Give again, word for word, each line below starting at the one that contains "family: Muridae" and ending at the one that contains "genus: Connochaetes".

______

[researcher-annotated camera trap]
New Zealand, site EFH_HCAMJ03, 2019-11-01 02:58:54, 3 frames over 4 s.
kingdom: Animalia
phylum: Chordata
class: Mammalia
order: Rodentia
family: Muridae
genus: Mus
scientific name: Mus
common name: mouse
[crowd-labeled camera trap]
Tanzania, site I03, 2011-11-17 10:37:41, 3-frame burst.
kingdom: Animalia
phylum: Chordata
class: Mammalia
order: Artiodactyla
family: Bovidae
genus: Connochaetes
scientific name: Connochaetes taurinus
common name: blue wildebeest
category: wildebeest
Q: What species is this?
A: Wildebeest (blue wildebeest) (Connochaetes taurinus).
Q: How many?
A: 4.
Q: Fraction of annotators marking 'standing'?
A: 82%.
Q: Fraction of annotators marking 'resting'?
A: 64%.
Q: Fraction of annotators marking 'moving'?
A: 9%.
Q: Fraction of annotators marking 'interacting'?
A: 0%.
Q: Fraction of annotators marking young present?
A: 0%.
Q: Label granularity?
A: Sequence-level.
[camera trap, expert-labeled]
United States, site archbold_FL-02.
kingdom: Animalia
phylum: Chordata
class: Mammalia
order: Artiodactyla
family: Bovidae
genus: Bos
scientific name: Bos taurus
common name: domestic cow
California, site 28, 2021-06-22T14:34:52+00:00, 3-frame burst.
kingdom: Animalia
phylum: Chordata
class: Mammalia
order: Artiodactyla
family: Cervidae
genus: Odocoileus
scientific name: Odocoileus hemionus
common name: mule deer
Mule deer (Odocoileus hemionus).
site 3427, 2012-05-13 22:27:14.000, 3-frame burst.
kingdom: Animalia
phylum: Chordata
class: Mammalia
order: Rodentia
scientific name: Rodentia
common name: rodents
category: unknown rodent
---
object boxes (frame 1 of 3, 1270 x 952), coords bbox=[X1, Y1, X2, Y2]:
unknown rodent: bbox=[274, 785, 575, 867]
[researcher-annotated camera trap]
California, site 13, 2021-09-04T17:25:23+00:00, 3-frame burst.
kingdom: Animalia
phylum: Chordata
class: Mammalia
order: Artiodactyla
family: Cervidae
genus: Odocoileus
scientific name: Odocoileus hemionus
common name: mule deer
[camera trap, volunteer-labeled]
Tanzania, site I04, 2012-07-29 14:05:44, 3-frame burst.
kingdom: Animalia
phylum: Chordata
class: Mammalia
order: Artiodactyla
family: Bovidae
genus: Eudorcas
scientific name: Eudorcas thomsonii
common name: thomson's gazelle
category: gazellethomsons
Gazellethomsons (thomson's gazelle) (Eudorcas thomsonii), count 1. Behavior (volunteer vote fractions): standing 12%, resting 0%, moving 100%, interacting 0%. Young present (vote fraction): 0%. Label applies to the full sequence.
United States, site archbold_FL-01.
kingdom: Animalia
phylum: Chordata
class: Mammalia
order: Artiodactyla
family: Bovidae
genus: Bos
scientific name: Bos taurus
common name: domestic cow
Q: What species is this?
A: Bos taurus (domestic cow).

______

» SOLUTION FOR THIS PROBLEM:
family: Muridae
genus: Mus
scientific name: Mus
common name: mouse
[crowd-labeled camera trap]
Tanzania, site I03, 2011-11-17 10:37:41, 3-frame burst.
kingdom: Animalia
phylum: Chordata
class: Mammalia
order: Artiodactyla
family: Bovidae
genus: Connochaetes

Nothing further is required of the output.